Top 10 Books I Read in 2011: The Marriage Plot (#8)

The Marriage Plot.

#8: THE MARRIAGE PLOT, by Jeffrey Eugenides.

Continuing my annual tradition of ranking the best books I read this past year, I am writing a series of posts about these 10 great novels. You can find the 2011 list and previous lists here.

2011 was a year of discovering great writers I had never previously read: Marilynne Robinson (more on her later) and Jeffrey Eugenides. Eugenides was a name I was familiar with, but I’d somehow never gotten around to him. In 2011, I read the vibrant and sprawling Middlesex with Lulu; The Virgin Suicides and then watched Sofia Coppola’s excellent adaptation by myself one night; and then, just a few weeks ago, I read his long-awaited new novel, The Marriage Plot.

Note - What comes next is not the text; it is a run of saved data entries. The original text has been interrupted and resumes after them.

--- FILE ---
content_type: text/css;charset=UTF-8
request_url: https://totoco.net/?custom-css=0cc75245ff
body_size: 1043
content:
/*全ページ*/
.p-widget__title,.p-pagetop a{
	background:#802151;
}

I had a good feeling about this book. Twenty pages in, I was totally engrossed. It’s been a long time since I read a book that was hard to put down on the nightstand. I finished the novel quickly and triumphantly and my mind was spinning. I say this with a bit of reservation. This is why: I admit that The Marriage Plot held my rapt attention because I am an English major. If there was ever a novel written just for English majors, this is it. I hesitate to write this, for the admission makes it sound like non-English majors wouldn’t enjoy this book. I don’t think that’s true, but I do think the pleasure of this story is greatly enhanced if you are–like its characters–also a university-educated, drifting, literary snob.

It’s 1982. Madeleine Hanna is about to graduate with a degree in English from Brown University. She is kind of a mess, but a restrained mess. She, like most of us, is striving to stay in control of her life. But her desire for control is lost when she falls in love with a completely uncontrollable young man, Leonard Bankhead. Leonard is almost everything Madeleine is not, except for the fact that they were both literature majors from Brown. That sounds like a strong and compelling similarity, but in Eugenides’ world, it’s not enough to keep them together. Leonard suffers from bipolar disorder and drags Madeleine with him, causing her to realize he is one thing she cannot analyze, describe, and control.

The novel could be entirely about Madeleine and Leonard’s love affair, but then Eugenides makes it a little more interesting by establishing a trio. We are introduced to Mitchell Grammaticus, also a classmate from Brown, who has been infatuated with Madeleine for years. Mitchell was my favorite of the these three main characters. He is thoughtful and lovable and pitiable; Mitchell’s story is the most vulnerable and relatable of the three. Like so many college students today, Mitchell graduates and wants to do something with his life, so he goes abroad. He volunteers with Mother Teresa’s infirmary in Calcutta. He looks for answers and Eugenides does not give him many. But we like Mitchell. We want him to “win,” in whatever form that takes, and we are given a gentle conclusion.

The brilliance of The Marriage Plot, for me, was Eugenides’ profound ability to read one’s thoughts. He has a prescient way of writing about people that reminds me of a more basic Proust. He loops in and out of characters’ minds, examining and explaining them with mercy and patience. It is a human novel, a clever reminder of the weakness we all bear. Madeleine, Leonard, and Mitchell had nothing to do with me and everything to do with me. This, I think, is a mark of an enduring, worthwhile novel.